If you are developing the package, you may want to install it in editable mode:

pip install -e .

Usage

The tool can be used as a command-line interface (epmc-cli) or as a Python library.

Command-Line Interface

The epmc-cli tool provides a command-line interface for the Europe PMC API and for local file processing.

Local Commands

The local commands process files on your machine or from the web.
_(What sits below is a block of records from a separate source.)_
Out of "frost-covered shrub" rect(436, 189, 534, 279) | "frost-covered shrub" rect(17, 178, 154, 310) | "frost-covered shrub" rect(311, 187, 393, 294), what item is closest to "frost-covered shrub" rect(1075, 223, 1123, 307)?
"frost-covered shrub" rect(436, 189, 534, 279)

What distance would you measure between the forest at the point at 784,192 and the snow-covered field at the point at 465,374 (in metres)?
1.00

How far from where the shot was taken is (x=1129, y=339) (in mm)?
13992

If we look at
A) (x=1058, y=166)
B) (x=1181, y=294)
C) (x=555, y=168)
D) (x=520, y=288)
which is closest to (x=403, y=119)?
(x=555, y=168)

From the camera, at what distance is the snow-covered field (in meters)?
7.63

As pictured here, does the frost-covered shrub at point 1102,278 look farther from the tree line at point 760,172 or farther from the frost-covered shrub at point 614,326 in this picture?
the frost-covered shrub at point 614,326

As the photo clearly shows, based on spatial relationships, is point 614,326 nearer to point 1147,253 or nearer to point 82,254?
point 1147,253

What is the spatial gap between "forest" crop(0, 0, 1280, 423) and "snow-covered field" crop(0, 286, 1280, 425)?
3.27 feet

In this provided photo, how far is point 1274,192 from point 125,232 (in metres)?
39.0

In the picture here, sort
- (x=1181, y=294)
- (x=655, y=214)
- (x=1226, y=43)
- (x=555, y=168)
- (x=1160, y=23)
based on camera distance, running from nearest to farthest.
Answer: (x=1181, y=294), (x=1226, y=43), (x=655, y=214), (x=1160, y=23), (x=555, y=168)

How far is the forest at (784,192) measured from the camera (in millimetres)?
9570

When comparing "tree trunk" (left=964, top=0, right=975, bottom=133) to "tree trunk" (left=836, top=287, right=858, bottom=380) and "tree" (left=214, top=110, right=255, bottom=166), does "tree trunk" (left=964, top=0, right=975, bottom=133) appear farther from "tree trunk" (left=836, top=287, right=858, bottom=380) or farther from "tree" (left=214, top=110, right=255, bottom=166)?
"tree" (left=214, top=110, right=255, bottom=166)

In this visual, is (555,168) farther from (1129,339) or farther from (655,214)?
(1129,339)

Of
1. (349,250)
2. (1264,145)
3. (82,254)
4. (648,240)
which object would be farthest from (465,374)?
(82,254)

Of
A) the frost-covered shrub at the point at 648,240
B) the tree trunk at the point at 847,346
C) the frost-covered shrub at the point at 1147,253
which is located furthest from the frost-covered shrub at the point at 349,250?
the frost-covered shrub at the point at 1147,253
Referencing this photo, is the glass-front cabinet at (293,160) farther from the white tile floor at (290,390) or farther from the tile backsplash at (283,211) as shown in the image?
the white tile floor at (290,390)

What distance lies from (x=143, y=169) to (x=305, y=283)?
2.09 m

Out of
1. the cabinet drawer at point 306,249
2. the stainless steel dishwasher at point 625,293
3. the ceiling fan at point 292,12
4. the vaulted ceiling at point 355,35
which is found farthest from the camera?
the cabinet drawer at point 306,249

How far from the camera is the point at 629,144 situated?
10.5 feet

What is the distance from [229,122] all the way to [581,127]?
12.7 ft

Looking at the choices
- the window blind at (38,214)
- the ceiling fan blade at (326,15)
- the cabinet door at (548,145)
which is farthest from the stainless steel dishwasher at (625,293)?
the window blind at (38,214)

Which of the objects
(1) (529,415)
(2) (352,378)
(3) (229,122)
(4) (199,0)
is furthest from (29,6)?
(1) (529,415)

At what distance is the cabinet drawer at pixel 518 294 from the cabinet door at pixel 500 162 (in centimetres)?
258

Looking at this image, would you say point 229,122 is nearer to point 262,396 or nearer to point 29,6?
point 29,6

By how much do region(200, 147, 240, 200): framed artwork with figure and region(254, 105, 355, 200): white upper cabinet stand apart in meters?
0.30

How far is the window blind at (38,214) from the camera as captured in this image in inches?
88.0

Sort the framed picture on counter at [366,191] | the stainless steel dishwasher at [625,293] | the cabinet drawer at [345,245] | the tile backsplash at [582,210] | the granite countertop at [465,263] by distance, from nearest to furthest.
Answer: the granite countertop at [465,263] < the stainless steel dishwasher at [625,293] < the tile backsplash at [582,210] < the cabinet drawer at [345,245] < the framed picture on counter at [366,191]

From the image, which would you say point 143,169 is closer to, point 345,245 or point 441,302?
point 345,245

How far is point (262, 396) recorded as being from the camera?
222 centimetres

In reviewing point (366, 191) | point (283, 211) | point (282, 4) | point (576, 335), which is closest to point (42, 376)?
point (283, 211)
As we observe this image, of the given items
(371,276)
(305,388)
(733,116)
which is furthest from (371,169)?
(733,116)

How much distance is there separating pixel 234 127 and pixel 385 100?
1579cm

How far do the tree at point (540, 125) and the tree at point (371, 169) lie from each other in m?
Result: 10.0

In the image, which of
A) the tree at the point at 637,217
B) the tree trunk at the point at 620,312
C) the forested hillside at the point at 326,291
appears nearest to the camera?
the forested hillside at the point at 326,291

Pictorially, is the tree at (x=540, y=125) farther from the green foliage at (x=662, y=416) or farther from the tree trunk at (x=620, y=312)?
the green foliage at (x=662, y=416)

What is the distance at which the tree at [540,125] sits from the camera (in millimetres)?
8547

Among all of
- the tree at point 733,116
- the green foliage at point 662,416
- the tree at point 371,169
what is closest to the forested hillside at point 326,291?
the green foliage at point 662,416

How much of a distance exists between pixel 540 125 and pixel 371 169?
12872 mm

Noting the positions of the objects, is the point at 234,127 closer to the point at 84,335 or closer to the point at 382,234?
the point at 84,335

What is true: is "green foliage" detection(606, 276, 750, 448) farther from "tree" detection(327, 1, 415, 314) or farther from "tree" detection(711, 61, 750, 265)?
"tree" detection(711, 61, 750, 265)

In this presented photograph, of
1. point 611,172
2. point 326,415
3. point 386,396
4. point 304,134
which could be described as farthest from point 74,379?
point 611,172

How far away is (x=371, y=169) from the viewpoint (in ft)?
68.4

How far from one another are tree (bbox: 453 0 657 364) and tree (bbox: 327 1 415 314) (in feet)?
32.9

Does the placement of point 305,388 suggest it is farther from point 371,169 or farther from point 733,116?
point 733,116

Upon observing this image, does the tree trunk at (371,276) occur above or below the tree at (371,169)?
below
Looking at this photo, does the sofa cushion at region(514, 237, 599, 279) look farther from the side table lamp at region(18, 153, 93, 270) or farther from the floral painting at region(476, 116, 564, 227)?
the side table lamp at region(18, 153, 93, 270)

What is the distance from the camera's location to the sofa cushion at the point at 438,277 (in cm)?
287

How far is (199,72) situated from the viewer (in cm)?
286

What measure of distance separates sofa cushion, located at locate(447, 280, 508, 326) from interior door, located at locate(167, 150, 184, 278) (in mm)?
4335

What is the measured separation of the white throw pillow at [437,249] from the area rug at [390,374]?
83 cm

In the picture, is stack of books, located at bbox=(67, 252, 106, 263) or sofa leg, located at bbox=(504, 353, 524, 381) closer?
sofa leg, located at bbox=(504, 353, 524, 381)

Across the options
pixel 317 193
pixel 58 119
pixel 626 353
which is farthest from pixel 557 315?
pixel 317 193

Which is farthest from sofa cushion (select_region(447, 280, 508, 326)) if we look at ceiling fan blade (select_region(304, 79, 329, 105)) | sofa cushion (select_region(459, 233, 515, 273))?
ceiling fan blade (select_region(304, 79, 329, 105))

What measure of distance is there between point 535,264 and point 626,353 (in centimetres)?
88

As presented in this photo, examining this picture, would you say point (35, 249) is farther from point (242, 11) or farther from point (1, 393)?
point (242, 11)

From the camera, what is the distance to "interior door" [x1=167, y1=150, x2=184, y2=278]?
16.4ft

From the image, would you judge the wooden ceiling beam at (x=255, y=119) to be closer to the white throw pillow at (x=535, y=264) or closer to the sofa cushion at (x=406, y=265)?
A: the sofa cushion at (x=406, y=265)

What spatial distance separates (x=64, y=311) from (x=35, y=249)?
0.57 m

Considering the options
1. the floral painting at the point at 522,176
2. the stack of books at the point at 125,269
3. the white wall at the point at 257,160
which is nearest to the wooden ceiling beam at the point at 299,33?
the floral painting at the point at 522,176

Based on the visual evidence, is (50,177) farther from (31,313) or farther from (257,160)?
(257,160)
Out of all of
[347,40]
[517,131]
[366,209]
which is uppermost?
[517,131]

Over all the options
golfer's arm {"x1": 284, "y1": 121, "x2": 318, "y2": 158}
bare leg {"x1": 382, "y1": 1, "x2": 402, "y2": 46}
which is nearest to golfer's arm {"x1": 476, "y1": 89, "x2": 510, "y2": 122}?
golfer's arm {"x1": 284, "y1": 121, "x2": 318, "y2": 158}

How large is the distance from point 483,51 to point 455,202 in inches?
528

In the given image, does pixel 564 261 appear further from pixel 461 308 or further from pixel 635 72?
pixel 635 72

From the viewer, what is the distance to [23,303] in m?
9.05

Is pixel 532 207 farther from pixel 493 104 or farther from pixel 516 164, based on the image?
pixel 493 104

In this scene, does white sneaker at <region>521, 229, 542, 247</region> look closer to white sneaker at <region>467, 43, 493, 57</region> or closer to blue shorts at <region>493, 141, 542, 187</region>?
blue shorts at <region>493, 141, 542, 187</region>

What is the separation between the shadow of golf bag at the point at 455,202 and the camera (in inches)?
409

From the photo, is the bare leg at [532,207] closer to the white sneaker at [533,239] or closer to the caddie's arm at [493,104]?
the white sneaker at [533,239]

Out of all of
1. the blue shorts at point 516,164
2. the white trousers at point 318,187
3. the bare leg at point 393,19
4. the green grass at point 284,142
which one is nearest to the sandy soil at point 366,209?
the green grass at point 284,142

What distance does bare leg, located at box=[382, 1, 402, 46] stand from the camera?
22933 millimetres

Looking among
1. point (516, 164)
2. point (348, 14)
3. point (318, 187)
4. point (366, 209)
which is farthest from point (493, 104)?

Convert JATS XML to JSON: The jats2json command can intelligently handle a local file path, a URL, or a PMCID.

From a local file:

epmc-cli local jats2json test_data/PXD053361.xml output.json

From a PMCID:

epmc-cli local jats2json PMC11704132 output.json

From a URL (with sentence splitting disabled):

epmc-cli local jats2json https://some-url/article.xml output.json --no-sentenciser

Extract accession numbers: This command processes the JSON file created by jats2json.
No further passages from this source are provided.